1. Backend Performance Comparison

Compares IBM vs Russian backends across languages with mean reward and standard deviation.

Visualizations: Bar charts with error bars, grouped bars per language

2. Reward vs Batch Size Scaling

Shows how reward scales with batch size across different model sizes.

Visualizations: Scatter plots, scaling law validation, efficiency heatmaps

3. Cross-Lingual Backend Preference

Displays backend preferences per language based on learned heuristics.
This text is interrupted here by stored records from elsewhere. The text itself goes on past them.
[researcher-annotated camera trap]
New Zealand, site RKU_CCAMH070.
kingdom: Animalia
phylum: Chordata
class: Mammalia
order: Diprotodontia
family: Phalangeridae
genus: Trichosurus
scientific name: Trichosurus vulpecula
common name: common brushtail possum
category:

Visualizations: Pie charts, language-backend matrices, horizontal bars

4. Performance Trend Over Edit Cycles

Tracks agent improvement over time through RL retraining and heuristic updates.

Visualizations: Line plots with moving average, stacked area charts, learning curves

Quick Start

# Run demo (generates 11 visualizations)
cd agent/visualizations
python demo_all_visualizations.py

Usage Example

from Backend_Performance_Comparison import plot_backend_performance_comparison

backend_performance = {
    'ibm': [0.807, 0.785, 0.820],
    'russian': [0.825, 0.810, 0.840]
}

plot_backend_performance_comparison(backend_performance, 'output.png')

Integration

from quantum_scaling_rl_hybrid import QuantumScalingRLHybrid
from visualizations.Backend_Performance_Comparison import plot_backend_performance_comparison

agent = QuantumScalingRLHybrid()
# ... run edit cycles ...
stats = agent.get_statistics()
plot_backend_performance_comparison(stats['backend_performance'])

Dependencies

pip install matplotlib numpy

Files

  • Backend_Performance_Comparison.py - Backend comparison charts
  • Reward_vs_BatchSize_Scaling.py - Batch size scaling analysis
  • Cross_Lingual_Backend_Preference.py - Language preference visualization
  • Performance_Trend_Over_Edit_Cycles.py - Performance trend tracking
  • demo_all_visualizations.py - Complete demo script

Output

All visualizations are 300 DPI PNG files with professional styling, clear labels, and color-coded data.